Take a look at YouTube’s recommended upload settings. Do you know what all this means? The nuts and bolts of a digital video and audio file are important to understand, even if your end deliverable is just a consumer web player.
The size of an image, sometimes called its “raster”. The most fundamental element of a digital image is called a “picture+element” or “pixel”. When you hear people talk about “HD” or “8K”, they’re talking about resolution or how many pixels make up a given frame.
Resolution matters much less than most people think. The difference between standard definition “SD” and high definition “HD” was very noticeable. Beyond HD the returns diminish. Steve Yedlin (Star Wars DP) has one of the better explanations of where resolution fits in the image quality spectrum.
The “aspect ratio” refers to the width vs height of the overall image.
But the pixels themselves can also have an aspect ratio if they are “non square pixels”. If the software you’re using doesn’t recognize the format as a non-square-pixel format your image will appear skewed. Many modern formats don’t have this issue, but it’s a good one to be aware of.
A progressive image refers to nothing more than showing the entire video frame at once.

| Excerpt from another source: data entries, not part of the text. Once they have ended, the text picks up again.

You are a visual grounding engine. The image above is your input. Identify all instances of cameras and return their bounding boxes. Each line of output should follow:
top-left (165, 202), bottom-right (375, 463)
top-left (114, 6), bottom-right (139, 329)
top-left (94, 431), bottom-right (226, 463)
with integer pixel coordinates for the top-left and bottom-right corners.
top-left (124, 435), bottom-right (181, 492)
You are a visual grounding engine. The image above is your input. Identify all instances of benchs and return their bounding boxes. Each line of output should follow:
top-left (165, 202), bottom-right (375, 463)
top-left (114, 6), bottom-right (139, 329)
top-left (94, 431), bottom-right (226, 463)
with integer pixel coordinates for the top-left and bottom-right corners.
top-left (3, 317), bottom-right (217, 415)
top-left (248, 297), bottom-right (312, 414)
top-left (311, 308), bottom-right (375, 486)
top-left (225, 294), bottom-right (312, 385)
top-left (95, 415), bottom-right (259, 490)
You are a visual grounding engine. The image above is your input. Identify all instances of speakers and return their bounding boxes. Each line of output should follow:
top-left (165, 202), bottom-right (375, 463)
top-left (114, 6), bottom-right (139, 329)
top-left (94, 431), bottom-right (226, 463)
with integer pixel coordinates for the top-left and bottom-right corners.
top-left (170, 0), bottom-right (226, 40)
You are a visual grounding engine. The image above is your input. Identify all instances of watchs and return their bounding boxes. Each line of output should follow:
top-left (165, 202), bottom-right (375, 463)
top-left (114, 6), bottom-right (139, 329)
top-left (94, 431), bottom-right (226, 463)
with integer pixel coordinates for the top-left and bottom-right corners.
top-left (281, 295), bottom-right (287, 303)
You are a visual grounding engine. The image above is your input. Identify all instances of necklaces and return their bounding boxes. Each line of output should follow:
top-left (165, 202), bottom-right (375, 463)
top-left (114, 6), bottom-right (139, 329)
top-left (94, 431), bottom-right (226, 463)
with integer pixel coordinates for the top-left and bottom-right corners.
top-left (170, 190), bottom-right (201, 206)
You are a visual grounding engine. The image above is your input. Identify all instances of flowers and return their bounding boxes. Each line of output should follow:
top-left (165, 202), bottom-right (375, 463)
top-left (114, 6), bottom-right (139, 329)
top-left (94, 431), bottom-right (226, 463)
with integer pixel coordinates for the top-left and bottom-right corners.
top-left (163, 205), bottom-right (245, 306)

Early video signals were limited by distribution bandwidth for television and therefore introduced interlaced video. In order to keep motion smooth and reduce flicker, the image was essentially divided in half and displayed in line pairs. Every other line is displayed at any given time in an interlaced “field”. These alternating fields look funny when paused, but when played back they actually increase temporal resolution.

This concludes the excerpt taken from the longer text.